▶ [EXERCISE]: Write out the whole listing word for word.

▶ [RECORDS SHOWN]:
· · ·

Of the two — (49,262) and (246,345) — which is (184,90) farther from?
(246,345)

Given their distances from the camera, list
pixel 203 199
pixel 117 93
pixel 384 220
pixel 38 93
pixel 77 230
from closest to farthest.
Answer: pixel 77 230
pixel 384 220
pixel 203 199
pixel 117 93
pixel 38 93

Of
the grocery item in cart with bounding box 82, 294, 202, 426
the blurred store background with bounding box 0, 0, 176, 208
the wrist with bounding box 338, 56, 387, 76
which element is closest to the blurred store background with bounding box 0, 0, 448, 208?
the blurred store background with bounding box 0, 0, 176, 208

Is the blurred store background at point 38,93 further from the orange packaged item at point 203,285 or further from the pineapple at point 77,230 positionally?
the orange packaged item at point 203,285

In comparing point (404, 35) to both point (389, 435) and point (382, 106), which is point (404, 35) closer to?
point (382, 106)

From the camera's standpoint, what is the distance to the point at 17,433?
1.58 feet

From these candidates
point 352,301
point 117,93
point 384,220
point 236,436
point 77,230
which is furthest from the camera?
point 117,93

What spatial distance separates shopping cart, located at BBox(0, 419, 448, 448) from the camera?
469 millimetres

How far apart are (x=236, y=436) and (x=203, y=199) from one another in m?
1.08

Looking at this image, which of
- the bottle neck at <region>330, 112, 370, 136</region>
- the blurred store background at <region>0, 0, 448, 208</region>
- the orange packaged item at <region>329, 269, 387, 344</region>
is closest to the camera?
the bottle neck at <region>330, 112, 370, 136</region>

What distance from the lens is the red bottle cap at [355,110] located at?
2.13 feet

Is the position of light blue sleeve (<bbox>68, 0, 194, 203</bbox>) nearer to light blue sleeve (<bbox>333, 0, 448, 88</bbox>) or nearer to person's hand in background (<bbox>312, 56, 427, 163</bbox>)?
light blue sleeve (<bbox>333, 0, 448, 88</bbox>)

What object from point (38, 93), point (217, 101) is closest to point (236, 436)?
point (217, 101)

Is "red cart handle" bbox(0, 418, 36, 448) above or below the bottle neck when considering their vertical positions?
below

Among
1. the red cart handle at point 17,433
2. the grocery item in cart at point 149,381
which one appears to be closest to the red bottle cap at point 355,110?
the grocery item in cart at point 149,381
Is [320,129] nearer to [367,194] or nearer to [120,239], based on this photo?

· · ·

▶ [WRITTEN ANSWER]:
Of the two — (49,262) and (246,345) — which is (184,90) farther from?
(246,345)

Given their distances from the camera, list
pixel 203 199
pixel 117 93
pixel 384 220
pixel 38 93
pixel 77 230
from closest to farthest.
Answer: pixel 77 230
pixel 384 220
pixel 203 199
pixel 117 93
pixel 38 93

Of
the grocery item in cart with bounding box 82, 294, 202, 426
the blurred store background with bounding box 0, 0, 176, 208
the wrist with bounding box 338, 56, 387, 76
which element is closest to the blurred store background with bounding box 0, 0, 448, 208?
the blurred store background with bounding box 0, 0, 176, 208

Is the blurred store background at point 38,93 further from the orange packaged item at point 203,285 or further from the pineapple at point 77,230 positionally?
the orange packaged item at point 203,285

In comparing point (404, 35) to both point (389, 435) and point (382, 106), which is point (404, 35) closer to?
point (382, 106)

From the camera's standpoint, what is the distance to the point at 17,433?
1.58 feet

From these candidates
point 352,301
point 117,93
point 384,220
point 236,436
point 77,230
which is furthest from the camera?
point 117,93

What spatial distance separates shopping cart, located at BBox(0, 419, 448, 448) from the camera?
469 millimetres

How far apart are (x=236, y=436) and (x=203, y=199) from one another in m?
1.08

Looking at this image, which of
- the bottle neck at <region>330, 112, 370, 136</region>
- the blurred store background at <region>0, 0, 448, 208</region>
- the orange packaged item at <region>329, 269, 387, 344</region>
is closest to the camera?
the bottle neck at <region>330, 112, 370, 136</region>

What distance from the lens is the red bottle cap at [355,110] located at?
2.13 feet

Is the position of light blue sleeve (<bbox>68, 0, 194, 203</bbox>) nearer to light blue sleeve (<bbox>333, 0, 448, 88</bbox>) or nearer to person's hand in background (<bbox>312, 56, 427, 163</bbox>)?
light blue sleeve (<bbox>333, 0, 448, 88</bbox>)

What object from point (38, 93), point (217, 101) is closest to point (236, 436)?
point (217, 101)

Is "red cart handle" bbox(0, 418, 36, 448) above or below the bottle neck when considering their vertical positions?
below

Among
1. the red cart handle at point 17,433
2. the grocery item in cart at point 149,381
which one appears to be closest to the red bottle cap at point 355,110?
the grocery item in cart at point 149,381
Is [320,129] nearer to [367,194] or nearer to [120,239], based on this photo?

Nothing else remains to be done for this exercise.